There is a good argument for saying that the most dramatic developments in logistics are not taking place in Europe, or even America, but in China. Last month Chinese retail giant JD.com raised $2.5 billion to finance the expansion of its logistics subsidiary, JD Logistics.
And that comes just a few months after Alibaba, that other Chinese online giant, earmarked $15.2 billion to develop its global logistics network.
JD.com is notable for the fact that is has chosen to do all its logistics itself. Chairman and chief executive Richard Liu highlighted the fact when he announced the funding deal.
“Our decision early on to build out our own logistics network has paved the way for JD Logistics to become the industry leader it is today. The shift throughout global e-commerce towards our model is vindication of the path we chose.
“This current funding round sets the stage for us to further invest in expanding our lead in the sector in areas like automation, drones and robotics. JD Logistics will continue to support both JD.com’s e-commerce business and the logistical needs for a wide range of industries for years to come,” said Liu.
JD.com reckons it currently has the largest fulfilment infrastructure of any e-commerce organisation in China. It operates seven fulfilment centres and 405 warehouses covering 2,830 counties and districts across China, staffed by its own employees.

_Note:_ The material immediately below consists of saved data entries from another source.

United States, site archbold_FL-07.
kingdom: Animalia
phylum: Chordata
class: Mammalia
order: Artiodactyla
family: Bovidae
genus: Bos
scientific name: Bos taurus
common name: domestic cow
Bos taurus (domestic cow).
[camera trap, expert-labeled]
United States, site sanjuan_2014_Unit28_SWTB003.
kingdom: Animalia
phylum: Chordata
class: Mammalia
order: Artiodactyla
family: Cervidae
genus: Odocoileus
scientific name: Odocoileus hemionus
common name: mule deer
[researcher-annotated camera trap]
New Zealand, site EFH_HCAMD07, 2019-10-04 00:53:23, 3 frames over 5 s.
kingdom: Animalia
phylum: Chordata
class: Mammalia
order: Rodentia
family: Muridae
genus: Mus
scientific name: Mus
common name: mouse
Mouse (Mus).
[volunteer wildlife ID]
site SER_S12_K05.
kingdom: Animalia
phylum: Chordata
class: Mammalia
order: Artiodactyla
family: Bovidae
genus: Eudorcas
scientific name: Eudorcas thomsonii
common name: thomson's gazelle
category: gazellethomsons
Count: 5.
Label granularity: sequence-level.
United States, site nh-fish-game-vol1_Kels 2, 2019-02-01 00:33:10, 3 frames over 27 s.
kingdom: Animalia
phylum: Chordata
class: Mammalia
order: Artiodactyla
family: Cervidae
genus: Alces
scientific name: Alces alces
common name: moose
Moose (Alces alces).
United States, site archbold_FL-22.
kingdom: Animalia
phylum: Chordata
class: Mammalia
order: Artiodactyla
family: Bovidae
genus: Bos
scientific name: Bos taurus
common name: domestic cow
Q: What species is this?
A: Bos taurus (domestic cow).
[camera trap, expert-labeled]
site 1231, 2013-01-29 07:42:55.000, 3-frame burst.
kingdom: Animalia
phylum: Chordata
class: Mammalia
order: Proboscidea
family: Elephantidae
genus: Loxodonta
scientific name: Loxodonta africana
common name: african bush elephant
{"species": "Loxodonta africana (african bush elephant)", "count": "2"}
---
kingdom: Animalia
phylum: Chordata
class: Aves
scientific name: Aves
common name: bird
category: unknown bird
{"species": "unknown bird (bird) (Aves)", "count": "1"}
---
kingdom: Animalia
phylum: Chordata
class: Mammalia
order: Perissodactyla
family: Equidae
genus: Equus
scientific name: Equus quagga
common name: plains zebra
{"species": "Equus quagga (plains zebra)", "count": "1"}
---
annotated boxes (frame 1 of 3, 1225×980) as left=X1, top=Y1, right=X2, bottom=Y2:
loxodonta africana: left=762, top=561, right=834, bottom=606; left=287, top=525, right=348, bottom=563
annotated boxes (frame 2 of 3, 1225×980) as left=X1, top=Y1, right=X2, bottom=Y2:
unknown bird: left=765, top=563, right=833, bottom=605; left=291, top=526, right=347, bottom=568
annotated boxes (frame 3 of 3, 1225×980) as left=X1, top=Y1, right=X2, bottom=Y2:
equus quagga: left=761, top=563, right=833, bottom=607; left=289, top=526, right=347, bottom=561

In September last year, Alibaba set out plans to invest RMB100 billion ($15.2 billion) over the next five years to strengthen its global logistics network so that it can fulfil orders in China within 24 hours and worldwide within 72 hours.
“Our goal with this investment is to provide comprehensive, first-class experience for consumers globally,” said Alibaba’s chief executive Daniel Zhang.
This might only be of academic interest if both these organisations did not have global ambitions. Alibaba already has an office in the UK, while JD.com is reportedly planning to take on Amazon in the UK, France and Germany with a €1 billion investment in its logistics network over the next two years. Following Theresa May’s visit to China in January the “Financial Times” reported that JD.com is to open an office in London in April, as well as opening an AI research centre in Cambridge in 2019.
And it is not just other online retailers that are feeling the heat. Increasingly, these organisations are seeking to use their resources to pick up business from existing logistics players.
Not surprisingly, Amazon has also seen the opportunity. Last month, Reuters reported that Amazon is planning to launch a delivery service for businesses to compete directly with United Parcel Service and FedEx.
It said the service, named “Shipping with Amazon” would launch first in Los Angeles and involve picking up packages from businesses and either feeding them through its network of fulfilment centres, or delivering them directly to courier companies.
The idea is that it could offer lower prices by adding these deliveries to trucks handling Amazon’s own orders.
There has been lots of talk about market disrupters in recent times, but we are increasingly seeing how disruption is taking shape in the wider logistics market. Are you sure your business is not about to be disrupted?